Here though, gcompat is providing the linker which loads lib/libgcompat.so.0. That means I don’t think the ldd output is accurate. I see that gcompat 0.3.0 (Alpine 3.9) and 1.0.0 (Alpine 3.15) have __strndup, so I think the wrong linker on older Alpine versions is the trouble. Trying the gcompat linker approach “manually” on the old Alpine seems to work:

/ # cat /etc/os-release 
NAME="Alpine Linux"
ID=alpine
VERSION_ID=3.9.4
...
/ # LD_PRELOAD=/lib/libgcompat.so.0 ldd libnetty_transport_native_epoll_x86_64-4.1.63.so 
	ldd (0x7f72fc25e000)
	/lib/libgcompat.so.0 => /lib/libgcompat.so.0 (0x7f72fc03c000)
	librt.so.1 => ldd (0x7f72fc25e000)
	libdl.so.2 => ldd (0x7f72fc25e000)
	libc.so.6 => ldd (0x7f72fc25e000)

Given what I saw with grpc/grpc#27995, I expect that if the binary you execute is musl-based then gcompat wouldn’t be used automatically. That’s just a deficiency of how gcompat linker works. libc6-compat could have provided symbols, but not with its symlink-to-musl approach. So I guess LD_PRELOAD is with us long-term.

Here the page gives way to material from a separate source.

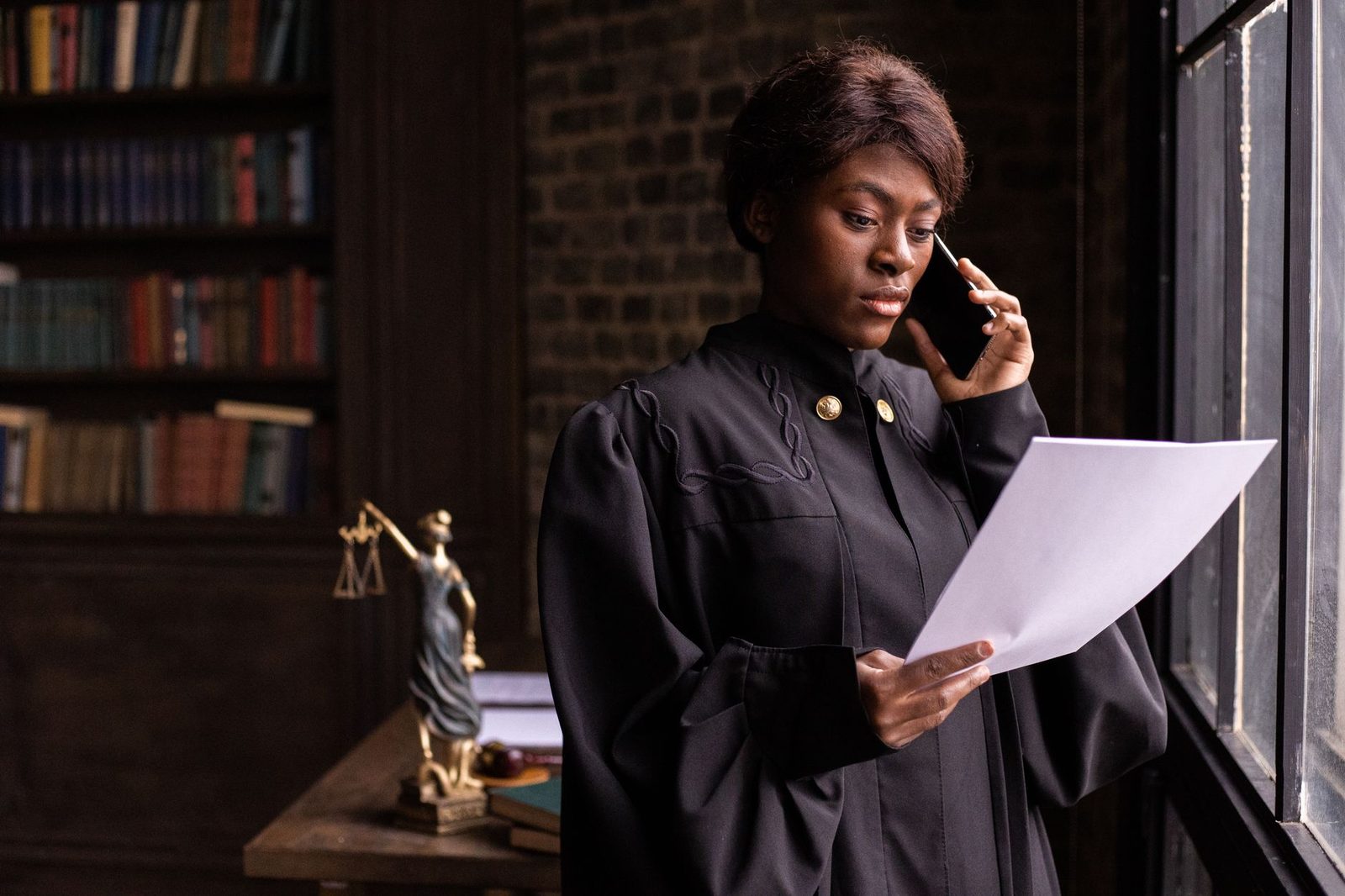 Judge in robe reviewing documents while on phone in office.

@alexfeigin we hope for the one after 3.15

Could this be related to https://github.com/netty/netty/issues/11701 as a project I’m working in has been experiencing similar issues which appear to indicate the netty build being pulled in by grpc-netty-shaded breaking in alpine Docker bases.

Not likely. We have this issue on an alpine image with installed glibc. Also, the image works with grpc-java (,1.42.0) and doesn’t work with [1.42.0,). So, the problem doesn’t look like just an absent glibc and not handling it by netty gracefully.